What if we embrace the capacities of this pretend-space and we gather in the studio to practice studying together? Or, what if we use it to share and study awkward or inappropriate feelings? Moreover, what if we start by reflecting about anger as a legitimate category for the production of knowledge or even political analysis?
In the context of BAR project curatorial program, which this year investigates the politics of control of human behaviour, residents Valentina Desideri and Florencia Portocarrero revisit the feminist claim of the personal as political, and they propose an exploration of the role of inappropriate feelings in both, oppression and political transformation.
From 3pm to 6pm we invite you to come with your own experience and knowledge on anger. Perhaps you know texts, exercises, practices, jokes or stories that are related to this feeling or similar awkward affects. You can join for as long or as short as you like, and participate as actively or passively as you feel like.
At 6pm artist Andrea Francke and curator Florencia Portocarrero will talk about the potential and dangers of anger in art practice and politics. Francke will do a short presentation about her art practice focusing her motherhood experience and anger as the starting point for her political engagement. What are the differences between an art practice that claims its roots on anger instead of generosity? What happens when anger becomes hate? What is needed for anger to become political? This and other issues will be discussed.
More inappropriate feelings will be explored in the following weeks…

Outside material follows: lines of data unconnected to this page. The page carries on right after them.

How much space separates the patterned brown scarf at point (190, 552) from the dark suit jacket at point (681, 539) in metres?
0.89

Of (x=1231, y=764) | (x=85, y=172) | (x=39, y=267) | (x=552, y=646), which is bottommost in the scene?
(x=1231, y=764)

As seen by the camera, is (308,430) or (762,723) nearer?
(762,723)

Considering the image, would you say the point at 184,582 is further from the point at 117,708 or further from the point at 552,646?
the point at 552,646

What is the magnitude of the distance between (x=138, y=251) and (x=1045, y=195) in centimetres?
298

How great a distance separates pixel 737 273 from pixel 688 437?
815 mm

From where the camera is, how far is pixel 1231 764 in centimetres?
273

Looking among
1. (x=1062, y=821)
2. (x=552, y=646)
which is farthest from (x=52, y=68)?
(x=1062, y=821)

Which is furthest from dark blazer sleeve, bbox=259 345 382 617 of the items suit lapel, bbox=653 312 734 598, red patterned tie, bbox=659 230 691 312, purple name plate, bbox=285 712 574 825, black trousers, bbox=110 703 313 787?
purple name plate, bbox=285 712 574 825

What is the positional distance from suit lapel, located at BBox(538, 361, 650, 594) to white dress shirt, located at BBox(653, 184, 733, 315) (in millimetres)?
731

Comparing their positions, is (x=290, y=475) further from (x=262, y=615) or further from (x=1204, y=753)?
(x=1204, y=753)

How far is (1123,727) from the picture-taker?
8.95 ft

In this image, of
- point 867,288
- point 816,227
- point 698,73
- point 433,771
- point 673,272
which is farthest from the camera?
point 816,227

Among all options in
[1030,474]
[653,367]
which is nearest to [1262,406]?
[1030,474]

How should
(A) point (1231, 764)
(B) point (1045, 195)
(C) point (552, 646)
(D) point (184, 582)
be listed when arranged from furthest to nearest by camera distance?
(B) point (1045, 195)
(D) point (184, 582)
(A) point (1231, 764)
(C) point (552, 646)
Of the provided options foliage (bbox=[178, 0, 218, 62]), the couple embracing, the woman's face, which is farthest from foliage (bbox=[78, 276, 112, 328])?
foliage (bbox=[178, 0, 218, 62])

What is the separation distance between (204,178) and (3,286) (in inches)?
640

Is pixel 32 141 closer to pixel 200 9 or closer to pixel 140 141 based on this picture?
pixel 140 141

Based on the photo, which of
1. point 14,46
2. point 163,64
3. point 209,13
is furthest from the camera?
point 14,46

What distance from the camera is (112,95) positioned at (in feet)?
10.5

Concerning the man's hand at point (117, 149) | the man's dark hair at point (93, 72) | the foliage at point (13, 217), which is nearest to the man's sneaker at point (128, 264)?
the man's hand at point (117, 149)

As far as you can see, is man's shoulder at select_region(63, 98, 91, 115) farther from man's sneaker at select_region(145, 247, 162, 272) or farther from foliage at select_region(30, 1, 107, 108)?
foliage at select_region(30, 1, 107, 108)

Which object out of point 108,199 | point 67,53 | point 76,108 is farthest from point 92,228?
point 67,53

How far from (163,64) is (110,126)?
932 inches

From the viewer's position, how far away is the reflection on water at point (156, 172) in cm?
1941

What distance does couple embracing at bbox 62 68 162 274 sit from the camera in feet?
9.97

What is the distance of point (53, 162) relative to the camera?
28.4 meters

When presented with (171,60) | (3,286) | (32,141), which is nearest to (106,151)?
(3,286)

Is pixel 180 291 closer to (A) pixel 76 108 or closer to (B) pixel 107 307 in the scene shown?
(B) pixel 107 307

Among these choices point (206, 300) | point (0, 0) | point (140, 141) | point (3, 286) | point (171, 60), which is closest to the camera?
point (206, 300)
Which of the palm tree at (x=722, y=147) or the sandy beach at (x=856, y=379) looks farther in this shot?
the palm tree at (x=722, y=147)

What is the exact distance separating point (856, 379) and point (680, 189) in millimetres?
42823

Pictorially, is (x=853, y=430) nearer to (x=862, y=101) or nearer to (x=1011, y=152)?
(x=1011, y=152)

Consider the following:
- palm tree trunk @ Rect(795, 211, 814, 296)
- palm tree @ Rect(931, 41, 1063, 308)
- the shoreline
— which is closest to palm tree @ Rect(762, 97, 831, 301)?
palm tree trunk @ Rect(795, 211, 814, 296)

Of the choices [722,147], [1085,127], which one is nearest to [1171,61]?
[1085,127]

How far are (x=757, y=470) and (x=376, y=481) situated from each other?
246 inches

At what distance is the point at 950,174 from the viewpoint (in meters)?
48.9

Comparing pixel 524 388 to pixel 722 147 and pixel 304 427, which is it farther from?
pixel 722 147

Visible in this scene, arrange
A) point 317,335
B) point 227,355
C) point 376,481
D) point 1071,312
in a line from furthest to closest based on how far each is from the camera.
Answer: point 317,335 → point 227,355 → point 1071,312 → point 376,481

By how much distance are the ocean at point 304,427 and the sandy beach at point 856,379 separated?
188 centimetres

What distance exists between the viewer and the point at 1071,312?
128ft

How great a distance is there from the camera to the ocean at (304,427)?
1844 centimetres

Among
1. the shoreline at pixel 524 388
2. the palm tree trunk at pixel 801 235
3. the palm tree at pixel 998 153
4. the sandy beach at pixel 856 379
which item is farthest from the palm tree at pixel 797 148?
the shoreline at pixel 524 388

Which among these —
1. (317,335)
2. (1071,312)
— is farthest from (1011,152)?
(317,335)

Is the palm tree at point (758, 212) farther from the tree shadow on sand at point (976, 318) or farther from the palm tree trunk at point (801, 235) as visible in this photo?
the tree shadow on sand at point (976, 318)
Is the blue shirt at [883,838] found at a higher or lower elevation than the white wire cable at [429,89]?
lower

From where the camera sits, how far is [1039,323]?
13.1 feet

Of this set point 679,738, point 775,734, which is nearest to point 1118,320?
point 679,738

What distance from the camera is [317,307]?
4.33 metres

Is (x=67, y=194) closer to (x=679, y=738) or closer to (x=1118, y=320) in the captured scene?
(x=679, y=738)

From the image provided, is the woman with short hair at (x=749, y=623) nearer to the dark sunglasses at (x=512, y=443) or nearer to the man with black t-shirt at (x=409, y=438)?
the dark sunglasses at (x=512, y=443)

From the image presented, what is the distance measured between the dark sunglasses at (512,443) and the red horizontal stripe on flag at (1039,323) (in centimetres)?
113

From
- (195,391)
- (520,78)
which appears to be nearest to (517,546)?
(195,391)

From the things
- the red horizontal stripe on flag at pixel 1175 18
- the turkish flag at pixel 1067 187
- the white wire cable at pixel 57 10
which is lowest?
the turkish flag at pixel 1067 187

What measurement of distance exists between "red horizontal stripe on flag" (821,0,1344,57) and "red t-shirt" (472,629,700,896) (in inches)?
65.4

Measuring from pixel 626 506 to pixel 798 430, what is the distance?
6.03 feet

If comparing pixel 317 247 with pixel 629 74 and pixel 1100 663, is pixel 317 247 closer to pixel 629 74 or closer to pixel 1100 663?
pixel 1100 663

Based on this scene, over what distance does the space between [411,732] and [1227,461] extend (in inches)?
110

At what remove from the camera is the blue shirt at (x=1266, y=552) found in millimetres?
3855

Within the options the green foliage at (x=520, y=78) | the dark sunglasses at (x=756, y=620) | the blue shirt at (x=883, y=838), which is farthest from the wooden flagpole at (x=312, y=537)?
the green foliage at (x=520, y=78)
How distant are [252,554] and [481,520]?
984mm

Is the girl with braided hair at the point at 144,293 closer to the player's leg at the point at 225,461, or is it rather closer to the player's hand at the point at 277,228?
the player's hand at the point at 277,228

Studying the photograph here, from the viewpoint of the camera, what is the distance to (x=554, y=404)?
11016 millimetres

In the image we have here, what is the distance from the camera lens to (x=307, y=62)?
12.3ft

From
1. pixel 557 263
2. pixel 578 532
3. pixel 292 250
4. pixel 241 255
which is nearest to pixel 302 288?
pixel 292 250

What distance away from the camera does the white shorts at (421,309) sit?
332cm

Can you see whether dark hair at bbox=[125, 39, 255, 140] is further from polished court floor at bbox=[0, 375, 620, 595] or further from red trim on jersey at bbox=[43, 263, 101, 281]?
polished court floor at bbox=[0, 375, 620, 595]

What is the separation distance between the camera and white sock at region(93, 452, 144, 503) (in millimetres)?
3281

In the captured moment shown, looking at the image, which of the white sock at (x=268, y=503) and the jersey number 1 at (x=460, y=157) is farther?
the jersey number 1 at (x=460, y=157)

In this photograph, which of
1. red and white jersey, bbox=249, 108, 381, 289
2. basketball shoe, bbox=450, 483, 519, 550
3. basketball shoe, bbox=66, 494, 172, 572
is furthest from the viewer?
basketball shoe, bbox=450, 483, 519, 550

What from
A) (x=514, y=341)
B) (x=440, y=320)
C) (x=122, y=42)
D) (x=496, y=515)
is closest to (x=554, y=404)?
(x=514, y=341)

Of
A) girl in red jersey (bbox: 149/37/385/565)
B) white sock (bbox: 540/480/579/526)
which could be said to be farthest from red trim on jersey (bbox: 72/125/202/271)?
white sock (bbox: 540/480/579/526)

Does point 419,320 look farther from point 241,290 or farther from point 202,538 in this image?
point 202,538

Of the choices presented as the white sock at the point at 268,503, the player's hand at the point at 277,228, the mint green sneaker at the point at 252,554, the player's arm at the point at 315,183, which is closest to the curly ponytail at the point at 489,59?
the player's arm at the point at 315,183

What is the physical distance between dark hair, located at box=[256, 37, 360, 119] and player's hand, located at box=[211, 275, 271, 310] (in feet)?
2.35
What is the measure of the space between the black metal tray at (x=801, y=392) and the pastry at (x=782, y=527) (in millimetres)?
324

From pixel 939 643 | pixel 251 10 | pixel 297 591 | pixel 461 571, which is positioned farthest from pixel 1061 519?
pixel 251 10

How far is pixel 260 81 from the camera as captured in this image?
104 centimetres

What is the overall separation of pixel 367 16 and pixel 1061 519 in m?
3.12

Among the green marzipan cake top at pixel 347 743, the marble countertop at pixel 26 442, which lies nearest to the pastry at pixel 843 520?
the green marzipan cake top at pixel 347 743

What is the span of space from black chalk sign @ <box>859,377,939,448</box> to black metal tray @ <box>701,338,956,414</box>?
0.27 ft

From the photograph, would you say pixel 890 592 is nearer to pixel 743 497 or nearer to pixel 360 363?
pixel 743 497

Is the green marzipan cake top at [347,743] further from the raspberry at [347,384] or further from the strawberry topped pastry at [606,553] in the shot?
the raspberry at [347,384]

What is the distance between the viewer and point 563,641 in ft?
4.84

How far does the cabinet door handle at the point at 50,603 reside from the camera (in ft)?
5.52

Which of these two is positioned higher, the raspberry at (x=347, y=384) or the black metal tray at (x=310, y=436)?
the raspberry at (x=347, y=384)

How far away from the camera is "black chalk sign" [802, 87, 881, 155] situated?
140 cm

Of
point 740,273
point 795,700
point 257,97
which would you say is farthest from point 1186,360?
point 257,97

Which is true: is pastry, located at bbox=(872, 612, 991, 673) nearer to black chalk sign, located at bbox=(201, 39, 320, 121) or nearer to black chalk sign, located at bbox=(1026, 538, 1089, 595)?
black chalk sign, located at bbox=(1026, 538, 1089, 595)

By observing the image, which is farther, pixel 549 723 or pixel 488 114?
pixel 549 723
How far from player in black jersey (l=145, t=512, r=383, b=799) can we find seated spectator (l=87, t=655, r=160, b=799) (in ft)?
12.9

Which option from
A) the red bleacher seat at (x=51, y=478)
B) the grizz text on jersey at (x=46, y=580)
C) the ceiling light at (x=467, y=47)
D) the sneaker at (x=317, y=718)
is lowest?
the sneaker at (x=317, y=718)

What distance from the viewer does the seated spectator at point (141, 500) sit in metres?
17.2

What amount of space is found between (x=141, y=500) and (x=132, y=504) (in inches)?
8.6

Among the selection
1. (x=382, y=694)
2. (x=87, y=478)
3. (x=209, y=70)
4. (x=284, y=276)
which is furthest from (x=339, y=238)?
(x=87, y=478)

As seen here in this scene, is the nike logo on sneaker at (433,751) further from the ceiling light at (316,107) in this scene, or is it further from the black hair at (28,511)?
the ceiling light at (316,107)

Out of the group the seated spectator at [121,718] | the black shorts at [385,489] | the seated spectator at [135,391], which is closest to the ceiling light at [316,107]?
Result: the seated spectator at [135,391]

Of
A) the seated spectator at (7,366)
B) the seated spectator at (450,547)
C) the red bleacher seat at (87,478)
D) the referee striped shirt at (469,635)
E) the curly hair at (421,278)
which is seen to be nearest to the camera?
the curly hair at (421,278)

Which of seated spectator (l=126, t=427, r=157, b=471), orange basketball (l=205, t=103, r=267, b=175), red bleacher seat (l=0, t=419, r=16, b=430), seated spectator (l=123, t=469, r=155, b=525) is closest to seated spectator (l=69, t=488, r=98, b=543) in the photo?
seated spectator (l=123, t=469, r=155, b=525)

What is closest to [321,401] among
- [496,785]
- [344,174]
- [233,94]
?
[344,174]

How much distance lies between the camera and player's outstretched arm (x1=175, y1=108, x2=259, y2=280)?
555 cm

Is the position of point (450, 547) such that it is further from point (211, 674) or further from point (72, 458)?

Andrea Francke (1978) is an artist born in Peru and currently based in London. Long term projects include: Invisible Spaces of Parenthood, a collaboration with Kim Dhillon exploring the legacies of Second Wave feminism and their implications with art and its infrastructures, labour, and care; Wish You’d Been Here, organising and reflecting on hosting as an artistic and feminist method along Eva Rowson; and FOTL with Ross Jardine, currently focused on administration. She is currently a PhD candidate in Latin American Studies at the university of Manchester. Her doctoral research attempts to develop a decolonized alternative genealogy for social practice in Peruvian Art.